Streamlit
Streamlit uses Python to build shareable dashboards without the need for front-end development experience.
Step 1: Clone the repository
Run the command below to download the example dashboard:
git clone --depth 1 --filter=blob:none --sparse https://github.com/snowplow-incubator/snowplow-accelerator-resources.git ;
cd snowplow-accelerator-resources
git sparse-checkout set enhanced-ecommerce-accelerator/streamlit
Next, move into the streamlit repository
cd enhanced-ecommerce-accelerator/streamlit
Step 2: Install requirements
Run the command below to install the project requirements and run the virtual environment.
❗❗ This implementation has been tested with the following dependencies: python = 3.9.13, streamlit = 1.18.1, pandas = 1.5.3, pandas-gbq = 0.19.1, plotly = 5.13.0, snowflake-connector-python = 3.0.0, pyarrow = 10.0.1 . If you run into package compatibility issues or encounter any errors try using them to build your own environment.
pipenv install
pipenv shell
Step 3: Set-up Database Connection
Create a secrets file at .streamlit/secrets.toml
and add your BigQuery/Databricks/Snowflake connection details.
For BigQuery: make sure you specify your custom derived
dataset which will be the source schema for the dashboard.
Ensure secrets.toml
is in .gitignore
to keep your information safe.
For BigQuery, we recommend setting up your credentials in a similar way to your dbt profiles.yml
, as seen here
# .streamlit/secrets.toml
[gcp_service_account]
type = "service_account"
project_id = "xxx"
private_key_id = "xxx"
private_key = "xxx"
client_email = "xxx"
client_id = "xxx"
auth_uri = "https://accounts.google.com/o/oauth2/auth"
token_uri = "https://oauth2.googleapis.com/token"
auth_provider_x509_cert_url = "https://www.googleapis.com/oauth2/v1/certs"

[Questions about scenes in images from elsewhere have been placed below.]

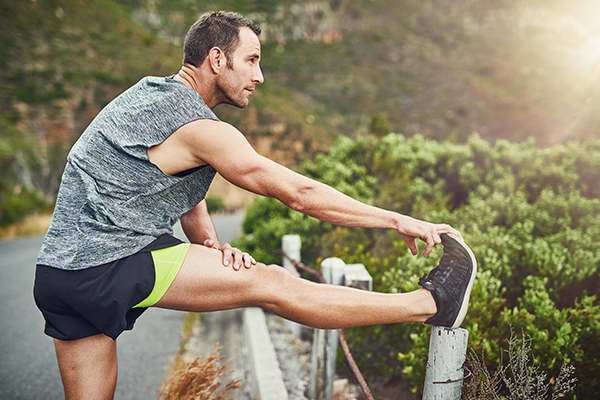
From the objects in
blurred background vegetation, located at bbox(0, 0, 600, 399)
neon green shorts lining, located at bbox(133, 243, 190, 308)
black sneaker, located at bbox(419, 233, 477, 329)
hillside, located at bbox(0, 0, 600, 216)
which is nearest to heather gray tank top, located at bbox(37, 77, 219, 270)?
neon green shorts lining, located at bbox(133, 243, 190, 308)

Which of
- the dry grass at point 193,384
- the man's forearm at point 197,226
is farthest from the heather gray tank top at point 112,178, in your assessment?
the dry grass at point 193,384

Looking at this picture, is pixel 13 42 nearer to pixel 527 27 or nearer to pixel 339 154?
pixel 339 154

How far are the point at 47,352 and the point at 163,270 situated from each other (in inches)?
112

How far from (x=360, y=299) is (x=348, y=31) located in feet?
178

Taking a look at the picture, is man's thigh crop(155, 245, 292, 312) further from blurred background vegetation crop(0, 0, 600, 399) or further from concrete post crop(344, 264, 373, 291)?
blurred background vegetation crop(0, 0, 600, 399)

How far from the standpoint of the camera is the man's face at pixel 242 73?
5.17 feet

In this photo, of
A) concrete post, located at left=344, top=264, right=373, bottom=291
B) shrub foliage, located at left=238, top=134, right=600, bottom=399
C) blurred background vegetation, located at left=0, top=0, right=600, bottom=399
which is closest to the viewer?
shrub foliage, located at left=238, top=134, right=600, bottom=399

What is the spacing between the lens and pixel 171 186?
1.51 metres

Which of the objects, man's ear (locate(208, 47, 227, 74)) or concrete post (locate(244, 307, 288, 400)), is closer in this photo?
man's ear (locate(208, 47, 227, 74))

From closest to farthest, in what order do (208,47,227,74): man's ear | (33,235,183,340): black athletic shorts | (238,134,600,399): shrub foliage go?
(33,235,183,340): black athletic shorts, (208,47,227,74): man's ear, (238,134,600,399): shrub foliage

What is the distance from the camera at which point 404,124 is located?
3344cm

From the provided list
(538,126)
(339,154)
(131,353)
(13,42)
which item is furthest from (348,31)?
(131,353)

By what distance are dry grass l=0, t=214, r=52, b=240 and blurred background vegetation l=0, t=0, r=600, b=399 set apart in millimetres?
320

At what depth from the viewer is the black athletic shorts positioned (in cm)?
134
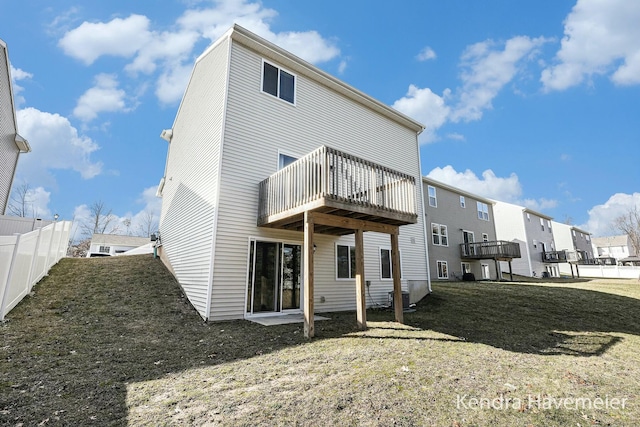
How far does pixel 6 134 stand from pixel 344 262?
17.2m

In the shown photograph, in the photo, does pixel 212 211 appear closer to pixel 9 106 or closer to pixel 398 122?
pixel 398 122

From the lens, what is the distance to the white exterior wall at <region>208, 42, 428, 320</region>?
8.02m

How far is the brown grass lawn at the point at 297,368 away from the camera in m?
3.14

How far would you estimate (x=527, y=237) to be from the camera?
2833 cm

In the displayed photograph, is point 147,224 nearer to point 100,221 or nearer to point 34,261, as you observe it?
point 100,221

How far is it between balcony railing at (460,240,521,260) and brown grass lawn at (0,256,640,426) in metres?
12.7

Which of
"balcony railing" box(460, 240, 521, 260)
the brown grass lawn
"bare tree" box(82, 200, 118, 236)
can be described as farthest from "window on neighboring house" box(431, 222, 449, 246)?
"bare tree" box(82, 200, 118, 236)

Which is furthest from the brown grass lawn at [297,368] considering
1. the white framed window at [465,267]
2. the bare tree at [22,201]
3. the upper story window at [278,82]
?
the bare tree at [22,201]

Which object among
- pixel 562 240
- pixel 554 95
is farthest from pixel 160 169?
pixel 562 240

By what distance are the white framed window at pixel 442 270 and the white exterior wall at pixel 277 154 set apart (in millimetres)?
7711

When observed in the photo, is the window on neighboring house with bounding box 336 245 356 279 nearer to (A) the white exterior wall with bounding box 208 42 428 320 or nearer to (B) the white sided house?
(B) the white sided house

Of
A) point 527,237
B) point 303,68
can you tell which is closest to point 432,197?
point 303,68

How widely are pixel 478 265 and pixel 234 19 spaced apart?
22730 millimetres

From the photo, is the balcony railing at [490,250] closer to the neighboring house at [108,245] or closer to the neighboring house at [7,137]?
the neighboring house at [7,137]
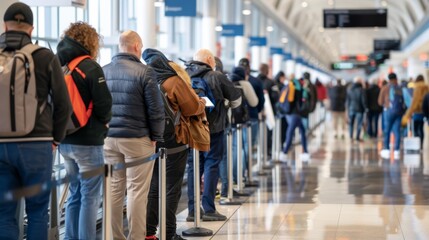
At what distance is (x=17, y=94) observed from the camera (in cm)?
493

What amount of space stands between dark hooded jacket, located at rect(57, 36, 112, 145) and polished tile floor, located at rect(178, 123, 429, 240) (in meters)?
2.42

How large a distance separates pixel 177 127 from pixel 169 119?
0.33 metres

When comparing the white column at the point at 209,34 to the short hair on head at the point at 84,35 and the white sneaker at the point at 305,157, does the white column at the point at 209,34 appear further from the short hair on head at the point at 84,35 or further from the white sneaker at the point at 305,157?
the short hair on head at the point at 84,35

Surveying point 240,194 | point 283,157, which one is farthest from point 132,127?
point 283,157

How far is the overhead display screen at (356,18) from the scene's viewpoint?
104ft

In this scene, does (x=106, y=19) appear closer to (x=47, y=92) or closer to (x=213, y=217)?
(x=213, y=217)

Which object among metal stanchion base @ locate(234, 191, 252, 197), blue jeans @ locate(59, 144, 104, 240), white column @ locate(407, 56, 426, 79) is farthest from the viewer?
white column @ locate(407, 56, 426, 79)

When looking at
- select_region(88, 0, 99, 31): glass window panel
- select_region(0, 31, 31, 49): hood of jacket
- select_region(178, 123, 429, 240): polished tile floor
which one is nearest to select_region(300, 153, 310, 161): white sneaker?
select_region(178, 123, 429, 240): polished tile floor

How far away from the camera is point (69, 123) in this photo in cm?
569

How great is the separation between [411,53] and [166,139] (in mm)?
40539

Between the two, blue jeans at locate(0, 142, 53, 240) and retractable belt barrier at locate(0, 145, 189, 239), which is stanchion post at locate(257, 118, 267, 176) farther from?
blue jeans at locate(0, 142, 53, 240)

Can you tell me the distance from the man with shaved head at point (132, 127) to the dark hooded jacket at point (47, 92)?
54.7 inches

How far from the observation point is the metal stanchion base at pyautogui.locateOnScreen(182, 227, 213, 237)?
7.96 m

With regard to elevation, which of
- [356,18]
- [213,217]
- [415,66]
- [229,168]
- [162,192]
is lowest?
[213,217]
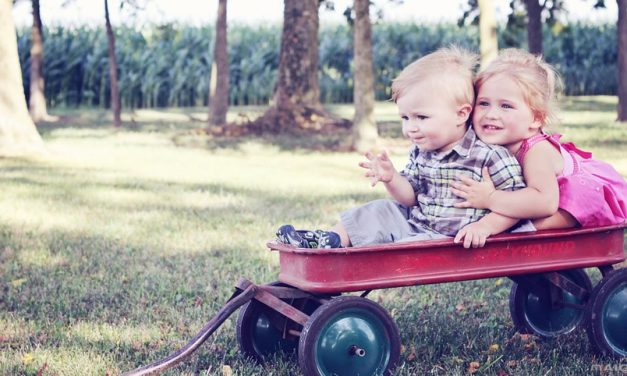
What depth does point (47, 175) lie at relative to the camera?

client_x509_cert_url = "xxx"
[bigquery]
project_id = "xxx"
dataset = "dbt_xxx_derived"
For Snowflake we recommend setting up your credentials in a similar way to your dbt profile.yml
, as seen here
# .streamlit/secrets.toml
[snowflake]
user = "xxx"
password = "xxx"
account = "xxx"
database = "xxx"
schema = "xxx" # This should point to your derived schema
warehouse = "xxx"
role = "xxx"
For Databricks we recommend setting up your credentials in a similar way to your dbt profile.yml
, as seen here
# .streamlit/secrets.toml
[databricks]
databricks_server_hostname = "xxx"
databricks_http_path = "xxx"
databricks_token = "xxx"
schema = "xxx" # This should point to your derived schema
catalog = "xxx"
Step 4: Specify warehouse
Edit the warehouse you are using on line 10 of the Healthcheck_Dashboard.py
file to one of snowflake
, bigquery
, or databricks
.
Step 5: Run the Streamlit dashboard
Run the command below to run the streamlit locally
streamlit run Dashboard.py
The dashboard contains a selection of common e-commerce visualizations including shopping behavior, top abandoned products, product list performance and checkout abandonment. This is a great starting point to build further analysis on top of.